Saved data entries
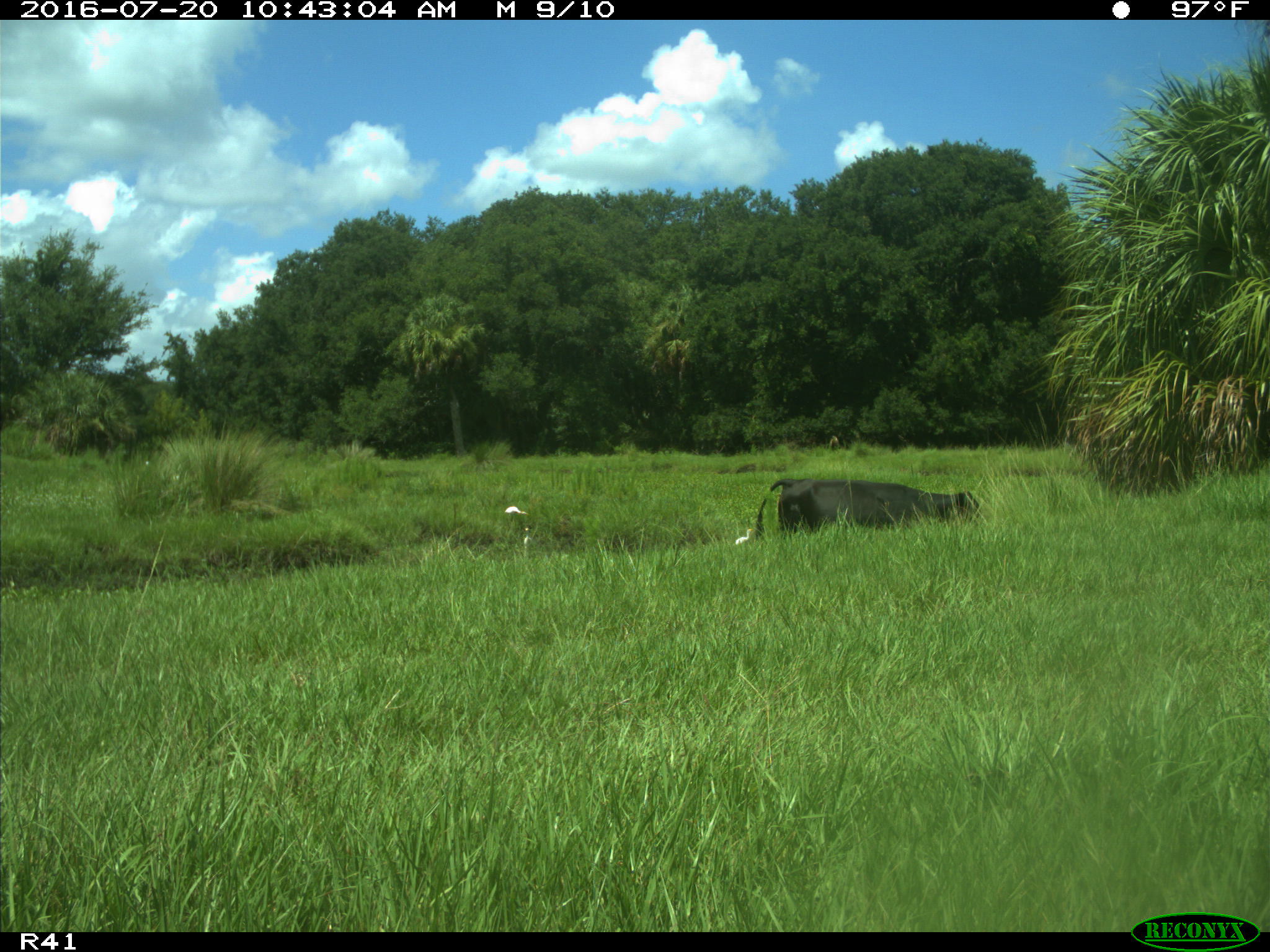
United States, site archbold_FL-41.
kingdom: Animalia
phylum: Chordata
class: Mammalia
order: Artiodactyla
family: Bovidae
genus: Bos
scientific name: Bos taurus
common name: domestic cow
Bos taurus (domestic cow).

Brief: Transcribe all the data word for word; the images stay out.

Result below:
United States, site archbold_FL-41.
kingdom: Animalia
phylum: Chordata
class: Mammalia
order: Artiodactyla
family: Bovidae
genus: Bos
scientific name: Bos taurus
common name: domestic cow
Bos taurus (domestic cow).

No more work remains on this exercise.